Segundo a Comissão de Trabalhadores da RTP (CT) este enquadramento não existe porque vai contra o Acordo da Empresa e o Código. De acordo com a mesma entidade nenhum dos dois permite que os trabalhadores passem da RTP para a FPF desta maneira. Ora isto significaria que esta troca não é legítima.

O documento a que o Espalha-Factos teve acesso contempla ainda outro ponto preocupante, já que prevê que a RTP trate das acreditações para as equipas de reportagem do canal 11 como se fossem equipas do canal público.

Uma vez que a emissão do canal da FPF não está sob a alçada da RTP, a estação estaria a acreditar profissionais em nome próprio, não tendo qualquer controle sobre os conteúdos produzidos.

É importante referir também que a FPF já contratou jornalistas, repórteres de imagem, editores e tem neste momento uma redação própria.

Já se encontram a trabalhar na preparação do lançamento do canal, o que levanta ainda a questão de qual a necessidade de recorrer a profissionais da RTP tendo uma equipa formada por profissionais que já deram cartas noutros órgãos de comunicação social.

Falta agora apurar quais os termos e condições em que estas cedências ocorrerão.

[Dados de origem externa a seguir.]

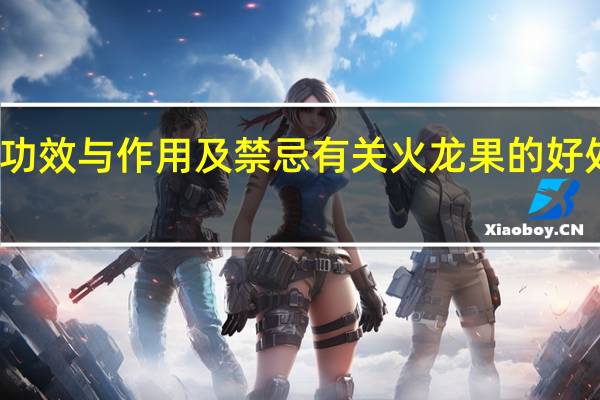 火龙果功效与作用及禁忌 有关火龙果的好处和注意事项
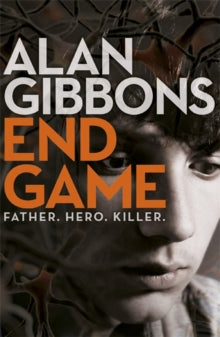 End Game - Alan Gibbons (Paperback) 05-05-2016 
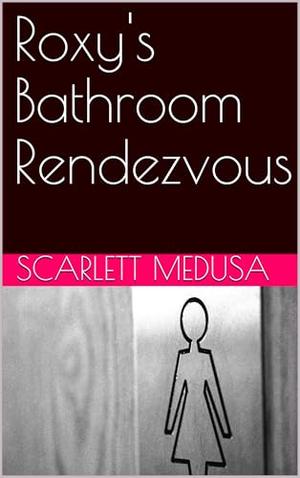 Roxy's Bathroom Rendezvous by Scarlett Medusa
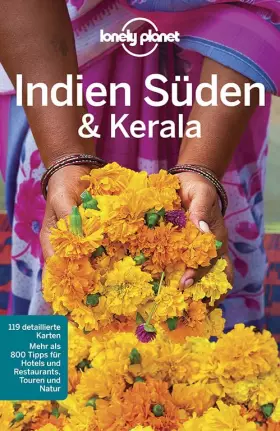 Couverture du produit · Lonely Planet Reiseführer Indien Süden & Kerala: Mehr als 800 Tipps für Hotels und Restaurants, Touren und Natur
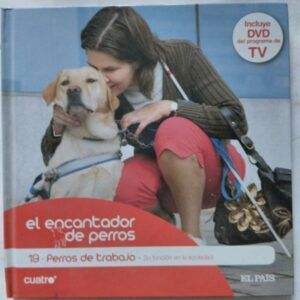 El encantador de perros 19. Perros de trabajo: su función en la sociedad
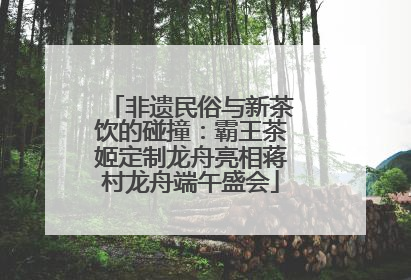 非遗民俗与新茶饮的碰撞：霸王茶姬定制龙舟亮相蒋村龙舟端午盛会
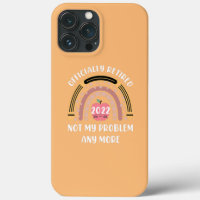 Not My Problem Any More Funny Retired Teacher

A Comissão de Trabalhadores tem sido o foco de contestação interna da RTP relativamente ao memorando. A CT já havia pedido o documento assinado pelas duas entidades à administração que, no entanto, lho recusou prontamente devido à “confidencialidade“. Só esta semana tiveram acesso ao memorando após o terem solicitado ao Ministério da Cultura, organismo responsável pelo serviço da RTP.